• **De opdracht**
Kopieer ongewijzigd alles vanaf het begin van de records tot en met de regel die "<instances>" bevat.

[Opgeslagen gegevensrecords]
──────────────────────────────

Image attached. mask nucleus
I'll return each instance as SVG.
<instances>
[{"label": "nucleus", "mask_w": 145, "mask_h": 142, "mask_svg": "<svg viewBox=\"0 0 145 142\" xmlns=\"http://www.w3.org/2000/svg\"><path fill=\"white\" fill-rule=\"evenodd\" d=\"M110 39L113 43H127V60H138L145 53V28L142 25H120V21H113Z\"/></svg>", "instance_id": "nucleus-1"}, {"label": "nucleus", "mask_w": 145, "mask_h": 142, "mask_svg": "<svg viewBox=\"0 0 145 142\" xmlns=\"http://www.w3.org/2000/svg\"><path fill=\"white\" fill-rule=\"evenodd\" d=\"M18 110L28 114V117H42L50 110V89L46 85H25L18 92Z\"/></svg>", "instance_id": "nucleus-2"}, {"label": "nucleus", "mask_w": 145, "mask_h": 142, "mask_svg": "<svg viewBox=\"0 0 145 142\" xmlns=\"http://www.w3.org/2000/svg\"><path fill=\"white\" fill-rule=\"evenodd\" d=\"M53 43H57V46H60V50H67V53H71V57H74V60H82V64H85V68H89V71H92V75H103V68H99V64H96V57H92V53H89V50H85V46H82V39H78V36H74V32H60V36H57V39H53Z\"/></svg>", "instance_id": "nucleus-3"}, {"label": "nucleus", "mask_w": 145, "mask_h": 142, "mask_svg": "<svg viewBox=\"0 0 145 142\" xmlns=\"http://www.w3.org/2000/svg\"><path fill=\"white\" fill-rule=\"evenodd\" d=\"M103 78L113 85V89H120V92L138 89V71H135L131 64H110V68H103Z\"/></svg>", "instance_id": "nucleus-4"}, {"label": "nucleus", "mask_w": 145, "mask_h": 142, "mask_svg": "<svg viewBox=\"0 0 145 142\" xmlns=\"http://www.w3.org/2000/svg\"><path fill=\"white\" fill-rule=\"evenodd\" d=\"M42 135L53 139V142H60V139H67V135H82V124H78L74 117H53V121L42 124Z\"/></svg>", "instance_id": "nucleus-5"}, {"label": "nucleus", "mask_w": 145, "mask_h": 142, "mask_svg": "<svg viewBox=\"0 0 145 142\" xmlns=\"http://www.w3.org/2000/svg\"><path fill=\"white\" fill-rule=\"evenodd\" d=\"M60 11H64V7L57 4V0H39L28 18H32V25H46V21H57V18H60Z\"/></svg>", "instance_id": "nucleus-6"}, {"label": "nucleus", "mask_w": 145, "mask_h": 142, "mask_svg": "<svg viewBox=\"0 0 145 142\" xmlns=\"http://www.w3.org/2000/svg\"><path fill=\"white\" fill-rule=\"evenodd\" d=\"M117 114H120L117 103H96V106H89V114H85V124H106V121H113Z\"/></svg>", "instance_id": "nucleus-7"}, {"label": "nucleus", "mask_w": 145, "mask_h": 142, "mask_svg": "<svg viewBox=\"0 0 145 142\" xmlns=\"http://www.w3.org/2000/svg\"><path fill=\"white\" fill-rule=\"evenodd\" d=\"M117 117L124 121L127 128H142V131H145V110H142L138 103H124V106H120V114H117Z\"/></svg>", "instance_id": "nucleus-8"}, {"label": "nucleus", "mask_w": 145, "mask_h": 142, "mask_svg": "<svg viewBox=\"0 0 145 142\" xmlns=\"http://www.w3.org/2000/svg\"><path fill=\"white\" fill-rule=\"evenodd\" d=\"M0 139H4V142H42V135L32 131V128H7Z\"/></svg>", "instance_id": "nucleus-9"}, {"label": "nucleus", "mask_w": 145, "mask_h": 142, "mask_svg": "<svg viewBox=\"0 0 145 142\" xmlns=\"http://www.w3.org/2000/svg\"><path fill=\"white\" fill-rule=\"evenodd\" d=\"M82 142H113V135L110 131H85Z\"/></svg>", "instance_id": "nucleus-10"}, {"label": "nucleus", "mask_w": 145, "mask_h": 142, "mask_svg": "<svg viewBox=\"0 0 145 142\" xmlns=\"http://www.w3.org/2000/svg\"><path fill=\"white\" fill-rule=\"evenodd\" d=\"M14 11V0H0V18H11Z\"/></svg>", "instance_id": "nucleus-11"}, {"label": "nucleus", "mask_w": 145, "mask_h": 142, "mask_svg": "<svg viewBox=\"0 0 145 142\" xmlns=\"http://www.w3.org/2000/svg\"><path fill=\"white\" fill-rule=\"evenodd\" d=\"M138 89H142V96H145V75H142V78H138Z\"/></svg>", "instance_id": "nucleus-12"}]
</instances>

──────────────────────────────

• **Juiste antwoord**
Image attached. mask nucleus
I'll return each instance as SVG.
<instances>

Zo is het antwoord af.